Work instruction
Please restate the entries below word for word, leaving out any pictures.

[Information supplied — start]

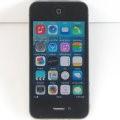 Apple iPhone 4 schwarz 32GB altes iOS 4.3.5 ohne SIMlock ohne Ladegerät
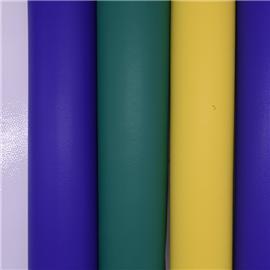 皱镜-羊纹双面贴|JTA1909|聚泰皮革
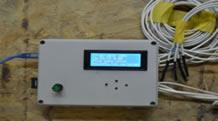 DIY Arduino based solar water heating controller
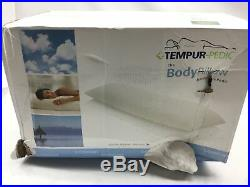 Tempur-Pedic TEMPUR-Body Pillow, Soft Support, Pressure Relief, Adaptable Comfor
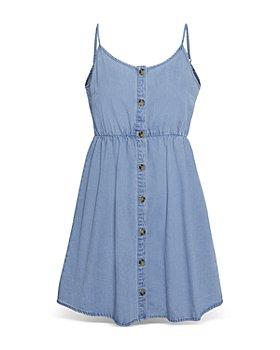 Vero Moda - Flicka Cotton Mini Dress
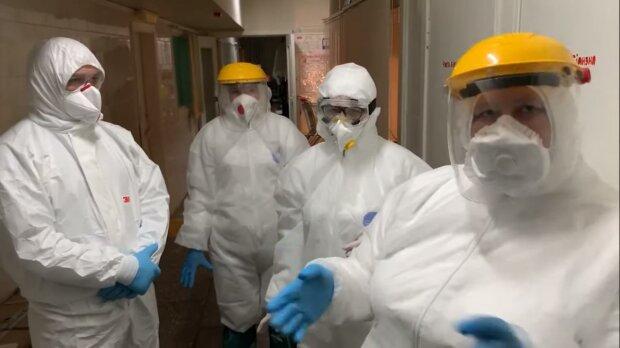 коронавирус в Украине, скриншот с видео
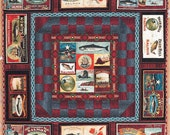 LAST ONE Fons and Porter SaLMON RuN Quilt Kit (Complete), Blue Hill Fabrics, FrEE Pattern Included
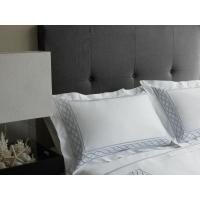 Buy cheap Hotel Bedding Hotel Beds and Bedheads from wholesalers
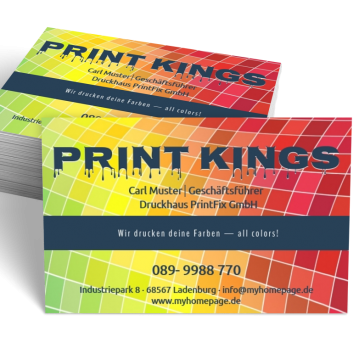 Werbung & Design-Visitenkarte Offer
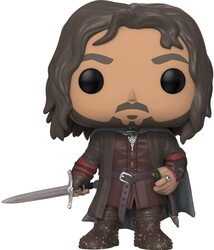Relikviák Funko POP: Lord of the Rings Movies Aragorn (531)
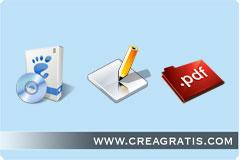 Programma per scrivere su PDF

[Information supplied — finish]

Completed task
 Apple iPhone 4 schwarz 32GB altes iOS 4.3.5 ohne SIMlock ohne Ladegerät
 皱镜-羊纹双面贴|JTA1909|聚泰皮革
 DIY Arduino based solar water heating controller
 Tempur-Pedic TEMPUR-Body Pillow, Soft Support, Pressure Relief, Adaptable Comfor
 Vero Moda - Flicka Cotton Mini Dress
 коронавирус в Украине, скриншот с видео
 LAST ONE Fons and Porter SaLMON RuN Quilt Kit (Complete), Blue Hill Fabrics, FrEE Pattern Included
 Buy cheap Hotel Bedding Hotel Beds and Bedheads from wholesalers
 Werbung & Design-Visitenkarte Offer
Relikviák Funko POP: Lord of the Rings Movies Aragorn (531)
 Programma per scrivere su PDF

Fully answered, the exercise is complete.